Does Positive Cash Flow Mean Profits?

Though the definition of cash flow and profit are similar, it’s easy for profit and positive cash flow to be at odds. In fact, it’s fairly common for companies to make a profit but still have a negative cash flow. Without the right amount of cash, profits become largely meaningless. All too many otherwise profitable businesses have found themselves bankrupt simply because the amount of cash coming in isn’t enough to cover expenses. Since cash flow measures the ability of a company to cover its expenses, a company can have a profitable quarter, but still come up short when it comes to covering overhead. If, for example, a business has taken out a loan in order to make ends meet during a previous quarter, their outgoing bills might still keep them in the red, as they’ve previously incurred debt. This is what makes cash flow management so important for businesses’ success.

How Can You Effectively Manage Your Profits and Cash Flow?

There are a number of things that small business owners can do in order to better track their profits and cash flow. Proper management is especially important for startups or newer businesses, as it’s likely that your business will fold within the first few years if you are unable to keep profitability high and cash flow positive.

Know and Understand Your Business Expenses

While it’s important to focus on a business’s profitability, it’s equally important to evaluate your monthly and yearly expenses, such as those incurred by supply chain management, project budgets, and expenses related to keeping your stock up to date and ready to distribute. If these expenses are more than what you bring in through profit, it’s probably time to reevaluate and adjust your strategy. While there is no universal way to determine whether or not you should try to maximize revenue or profit, it’s important that you look at the two and consider what balance works best for your company.
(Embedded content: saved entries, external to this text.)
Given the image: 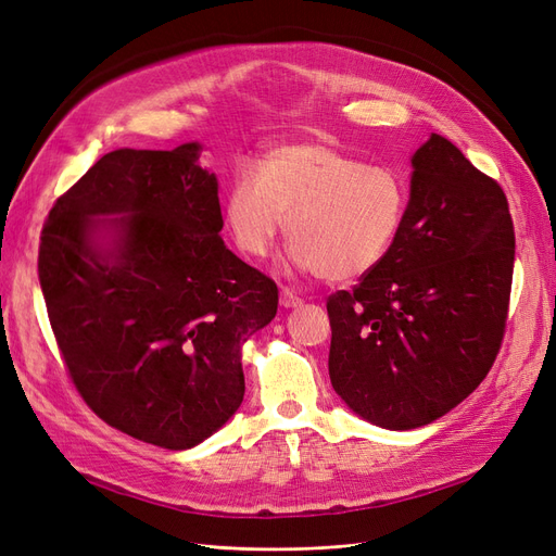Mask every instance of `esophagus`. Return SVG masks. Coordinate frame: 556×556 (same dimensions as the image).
<instances>
[{
  "label": "esophagus",
  "instance_id": "obj_1",
  "mask_svg": "<svg viewBox=\"0 0 556 556\" xmlns=\"http://www.w3.org/2000/svg\"><path fill=\"white\" fill-rule=\"evenodd\" d=\"M301 303H303L301 296H296L292 290L282 287V290H280V305H282V308H299Z\"/></svg>",
  "mask_w": 556,
  "mask_h": 556
}]
</instances>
Reevaluate Discounts You Offer to Customers to Attract Business

While strategic endeavors like discount campaigns can help one to attract customers, small businesses do themselves no favors by offering discounts that don’t allow them to turn a profit. Be sure that, if you do offer discounts, you are not operating at a loss. If offering discounts will put your business in a difficult position financially, instead, consider alternative strategies, such as bundling services or offering rewards programs for returning customers.

Incentivize Early and Prompt Payment From Repeat Clients

Receiving payments on time improves annual cash flow and also removes the frustration of waiting for money to come in over time. In order to best facilitate this, be sure that your invoices are sent out promptly, especially to clients that you work with month over month. You can even incentivize early payments and repeat customer purchases with discounts. Offering these kinds of discounts will encourage customer loyalty and thus will help to improve your cash flow in a positive manner.

Use Technology to Your Advantage

Ultimately, there are a number of tools that can help you keep track of your cash flow and remain in the positive. It’s important that you take an active role in tracking the money flowing in and out of your organization, have access to data and projections, and determine how fiscally healthy your business is. An inventory management app integrated with your bookkeeping software will also allow you to determine the spend available so you don’t veer into the red. While there are a number of ways to ensure that your business remains profitable and cash flow positive, cutting costs associated with manufacturing and staff, and raising prices for your products are not always going to be sustainable. By being more cognizant of your finances, technology, and software options, and carefully planning discounts and early-payment incentives, you can help your business thrive.